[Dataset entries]
┄┄┄┄┄┄
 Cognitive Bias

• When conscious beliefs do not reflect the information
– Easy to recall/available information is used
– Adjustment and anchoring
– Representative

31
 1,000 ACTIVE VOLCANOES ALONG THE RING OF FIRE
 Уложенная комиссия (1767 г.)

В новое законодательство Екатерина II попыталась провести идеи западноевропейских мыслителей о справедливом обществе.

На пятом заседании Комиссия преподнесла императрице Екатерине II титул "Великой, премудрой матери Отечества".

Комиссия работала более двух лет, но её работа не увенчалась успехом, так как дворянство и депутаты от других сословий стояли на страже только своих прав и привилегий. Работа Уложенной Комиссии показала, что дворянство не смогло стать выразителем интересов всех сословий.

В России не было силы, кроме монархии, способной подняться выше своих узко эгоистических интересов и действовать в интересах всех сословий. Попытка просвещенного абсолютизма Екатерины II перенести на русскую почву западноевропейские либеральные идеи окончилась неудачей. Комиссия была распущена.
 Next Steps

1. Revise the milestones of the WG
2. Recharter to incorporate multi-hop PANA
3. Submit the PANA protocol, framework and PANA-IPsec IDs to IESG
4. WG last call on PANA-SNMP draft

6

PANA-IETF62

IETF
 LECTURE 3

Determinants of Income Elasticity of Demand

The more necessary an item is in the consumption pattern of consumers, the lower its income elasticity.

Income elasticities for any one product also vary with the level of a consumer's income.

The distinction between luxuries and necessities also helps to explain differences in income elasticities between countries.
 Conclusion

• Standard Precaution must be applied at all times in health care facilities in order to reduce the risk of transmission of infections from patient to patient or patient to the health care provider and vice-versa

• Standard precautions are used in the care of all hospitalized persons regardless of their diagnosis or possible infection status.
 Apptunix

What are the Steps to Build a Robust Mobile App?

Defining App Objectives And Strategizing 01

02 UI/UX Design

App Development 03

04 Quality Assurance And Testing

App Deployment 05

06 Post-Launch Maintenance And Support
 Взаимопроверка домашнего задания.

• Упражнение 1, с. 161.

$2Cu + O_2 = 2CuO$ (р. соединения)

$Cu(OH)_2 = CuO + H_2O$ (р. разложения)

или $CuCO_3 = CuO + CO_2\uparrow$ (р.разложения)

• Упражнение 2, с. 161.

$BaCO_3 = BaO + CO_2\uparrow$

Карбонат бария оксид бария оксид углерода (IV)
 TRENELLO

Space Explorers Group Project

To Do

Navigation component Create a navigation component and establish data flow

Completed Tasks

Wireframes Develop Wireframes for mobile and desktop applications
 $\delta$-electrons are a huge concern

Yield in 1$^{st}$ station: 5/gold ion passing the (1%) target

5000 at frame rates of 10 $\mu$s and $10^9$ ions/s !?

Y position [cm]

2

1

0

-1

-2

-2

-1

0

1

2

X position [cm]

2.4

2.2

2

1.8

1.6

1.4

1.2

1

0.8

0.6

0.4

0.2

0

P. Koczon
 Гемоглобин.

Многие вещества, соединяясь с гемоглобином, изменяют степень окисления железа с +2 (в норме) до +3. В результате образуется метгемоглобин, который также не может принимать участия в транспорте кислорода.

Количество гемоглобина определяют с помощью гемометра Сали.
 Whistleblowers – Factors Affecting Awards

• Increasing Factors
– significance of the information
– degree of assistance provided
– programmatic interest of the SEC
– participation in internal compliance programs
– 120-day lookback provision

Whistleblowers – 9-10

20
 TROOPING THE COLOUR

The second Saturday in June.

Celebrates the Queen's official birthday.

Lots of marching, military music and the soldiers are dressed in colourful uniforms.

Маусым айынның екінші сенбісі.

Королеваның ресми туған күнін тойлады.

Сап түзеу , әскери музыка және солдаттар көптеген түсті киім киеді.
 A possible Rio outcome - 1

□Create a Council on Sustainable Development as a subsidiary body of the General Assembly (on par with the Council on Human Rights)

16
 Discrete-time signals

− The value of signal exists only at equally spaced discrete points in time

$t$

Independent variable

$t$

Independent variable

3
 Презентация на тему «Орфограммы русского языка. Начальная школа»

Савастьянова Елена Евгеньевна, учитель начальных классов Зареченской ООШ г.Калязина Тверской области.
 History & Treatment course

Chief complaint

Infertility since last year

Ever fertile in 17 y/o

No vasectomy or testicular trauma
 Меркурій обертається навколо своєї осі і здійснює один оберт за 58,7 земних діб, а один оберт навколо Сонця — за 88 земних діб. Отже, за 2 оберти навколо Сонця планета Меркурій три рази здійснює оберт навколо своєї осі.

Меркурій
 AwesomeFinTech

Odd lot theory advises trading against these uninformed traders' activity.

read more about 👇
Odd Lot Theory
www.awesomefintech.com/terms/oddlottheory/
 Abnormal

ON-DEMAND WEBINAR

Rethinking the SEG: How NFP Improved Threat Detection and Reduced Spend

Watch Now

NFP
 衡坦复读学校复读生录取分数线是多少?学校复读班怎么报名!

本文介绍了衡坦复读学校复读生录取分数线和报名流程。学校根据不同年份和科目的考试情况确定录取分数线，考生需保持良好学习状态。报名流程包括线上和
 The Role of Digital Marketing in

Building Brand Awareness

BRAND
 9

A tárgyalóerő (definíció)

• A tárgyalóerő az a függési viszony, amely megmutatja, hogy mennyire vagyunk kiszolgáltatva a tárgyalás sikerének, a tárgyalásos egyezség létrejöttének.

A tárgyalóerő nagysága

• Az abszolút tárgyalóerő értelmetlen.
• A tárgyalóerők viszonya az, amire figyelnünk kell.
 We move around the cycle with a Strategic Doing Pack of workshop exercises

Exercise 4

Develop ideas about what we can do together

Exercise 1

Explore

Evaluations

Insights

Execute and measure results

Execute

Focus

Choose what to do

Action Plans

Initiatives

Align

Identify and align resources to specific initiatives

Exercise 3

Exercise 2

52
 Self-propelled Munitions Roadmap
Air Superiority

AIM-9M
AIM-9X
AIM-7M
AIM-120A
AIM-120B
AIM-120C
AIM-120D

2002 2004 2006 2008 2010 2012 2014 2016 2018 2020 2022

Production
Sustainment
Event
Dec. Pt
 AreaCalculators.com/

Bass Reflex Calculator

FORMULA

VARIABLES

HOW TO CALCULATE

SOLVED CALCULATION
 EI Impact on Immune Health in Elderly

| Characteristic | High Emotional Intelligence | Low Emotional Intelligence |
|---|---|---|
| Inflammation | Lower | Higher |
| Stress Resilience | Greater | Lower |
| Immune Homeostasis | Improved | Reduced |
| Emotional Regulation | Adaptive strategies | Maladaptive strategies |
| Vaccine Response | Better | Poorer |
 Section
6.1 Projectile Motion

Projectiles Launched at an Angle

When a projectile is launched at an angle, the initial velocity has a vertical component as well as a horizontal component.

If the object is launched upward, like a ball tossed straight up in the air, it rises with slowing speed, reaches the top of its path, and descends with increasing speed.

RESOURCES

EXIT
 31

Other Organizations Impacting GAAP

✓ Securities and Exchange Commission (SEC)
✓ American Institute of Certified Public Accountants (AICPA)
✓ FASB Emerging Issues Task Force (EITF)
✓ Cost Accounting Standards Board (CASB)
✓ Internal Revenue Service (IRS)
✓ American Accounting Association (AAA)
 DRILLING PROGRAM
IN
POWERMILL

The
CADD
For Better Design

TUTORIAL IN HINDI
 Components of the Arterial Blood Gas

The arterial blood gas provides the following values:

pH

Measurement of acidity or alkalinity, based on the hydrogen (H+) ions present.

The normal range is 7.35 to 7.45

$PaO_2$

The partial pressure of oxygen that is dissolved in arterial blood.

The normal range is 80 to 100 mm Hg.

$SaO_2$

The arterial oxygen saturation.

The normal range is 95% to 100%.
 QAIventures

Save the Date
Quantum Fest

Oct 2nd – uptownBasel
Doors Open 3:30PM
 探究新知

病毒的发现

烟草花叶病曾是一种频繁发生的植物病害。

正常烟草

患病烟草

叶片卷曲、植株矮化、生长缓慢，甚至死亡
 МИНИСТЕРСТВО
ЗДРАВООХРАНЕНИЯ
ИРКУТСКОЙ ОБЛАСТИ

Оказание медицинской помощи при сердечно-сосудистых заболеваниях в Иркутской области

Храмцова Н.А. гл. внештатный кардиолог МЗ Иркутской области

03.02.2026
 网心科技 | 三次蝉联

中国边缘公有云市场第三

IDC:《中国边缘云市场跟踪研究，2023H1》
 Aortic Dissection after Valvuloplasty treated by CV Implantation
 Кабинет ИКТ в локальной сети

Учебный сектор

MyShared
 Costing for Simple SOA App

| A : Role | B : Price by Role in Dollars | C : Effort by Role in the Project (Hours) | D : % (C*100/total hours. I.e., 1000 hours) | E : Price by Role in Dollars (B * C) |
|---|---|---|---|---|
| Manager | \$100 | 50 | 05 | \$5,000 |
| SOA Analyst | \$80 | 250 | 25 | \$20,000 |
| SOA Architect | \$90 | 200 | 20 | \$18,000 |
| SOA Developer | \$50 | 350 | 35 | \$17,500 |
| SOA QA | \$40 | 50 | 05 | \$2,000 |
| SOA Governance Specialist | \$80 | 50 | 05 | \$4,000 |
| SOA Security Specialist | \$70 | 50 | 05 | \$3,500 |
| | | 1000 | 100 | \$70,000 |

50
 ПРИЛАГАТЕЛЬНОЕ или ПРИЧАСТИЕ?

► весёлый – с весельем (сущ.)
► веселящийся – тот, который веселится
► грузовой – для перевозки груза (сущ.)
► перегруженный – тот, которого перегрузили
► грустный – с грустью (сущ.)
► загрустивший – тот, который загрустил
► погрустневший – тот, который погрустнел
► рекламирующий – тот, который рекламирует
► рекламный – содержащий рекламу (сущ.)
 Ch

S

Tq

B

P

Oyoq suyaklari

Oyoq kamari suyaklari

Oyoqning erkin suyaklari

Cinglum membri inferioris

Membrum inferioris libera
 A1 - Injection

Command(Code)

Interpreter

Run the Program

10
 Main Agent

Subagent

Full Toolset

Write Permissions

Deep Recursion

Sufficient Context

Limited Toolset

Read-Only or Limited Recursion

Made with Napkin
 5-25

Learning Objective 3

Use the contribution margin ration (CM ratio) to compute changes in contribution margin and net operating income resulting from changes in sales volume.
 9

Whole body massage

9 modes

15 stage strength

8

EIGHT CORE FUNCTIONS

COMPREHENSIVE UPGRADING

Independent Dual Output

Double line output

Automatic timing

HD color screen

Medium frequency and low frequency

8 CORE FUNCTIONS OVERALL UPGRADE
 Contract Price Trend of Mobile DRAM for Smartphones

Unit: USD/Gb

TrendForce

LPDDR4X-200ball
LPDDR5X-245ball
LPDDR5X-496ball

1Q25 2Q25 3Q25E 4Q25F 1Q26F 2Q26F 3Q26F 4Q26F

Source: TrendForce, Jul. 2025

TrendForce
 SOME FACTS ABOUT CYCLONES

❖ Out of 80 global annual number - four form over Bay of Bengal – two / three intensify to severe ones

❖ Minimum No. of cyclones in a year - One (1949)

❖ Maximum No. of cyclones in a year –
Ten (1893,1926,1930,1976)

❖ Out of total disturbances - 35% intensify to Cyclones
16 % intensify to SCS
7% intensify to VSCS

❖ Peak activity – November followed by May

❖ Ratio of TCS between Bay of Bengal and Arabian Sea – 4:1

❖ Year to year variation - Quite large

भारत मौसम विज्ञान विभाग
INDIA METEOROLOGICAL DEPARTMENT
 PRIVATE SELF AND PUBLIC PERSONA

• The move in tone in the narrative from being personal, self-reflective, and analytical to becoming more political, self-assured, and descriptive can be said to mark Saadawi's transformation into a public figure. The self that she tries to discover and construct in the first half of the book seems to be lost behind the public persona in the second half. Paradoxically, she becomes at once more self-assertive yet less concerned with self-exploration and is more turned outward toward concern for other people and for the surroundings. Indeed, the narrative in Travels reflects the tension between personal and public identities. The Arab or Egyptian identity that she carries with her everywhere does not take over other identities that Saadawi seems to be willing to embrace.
┄┄┄┄┄┄
- Task prompt -
Line count for the string "oxygen": please say how many lines in the entries above contain it, with no other words.

- Solved problem -
2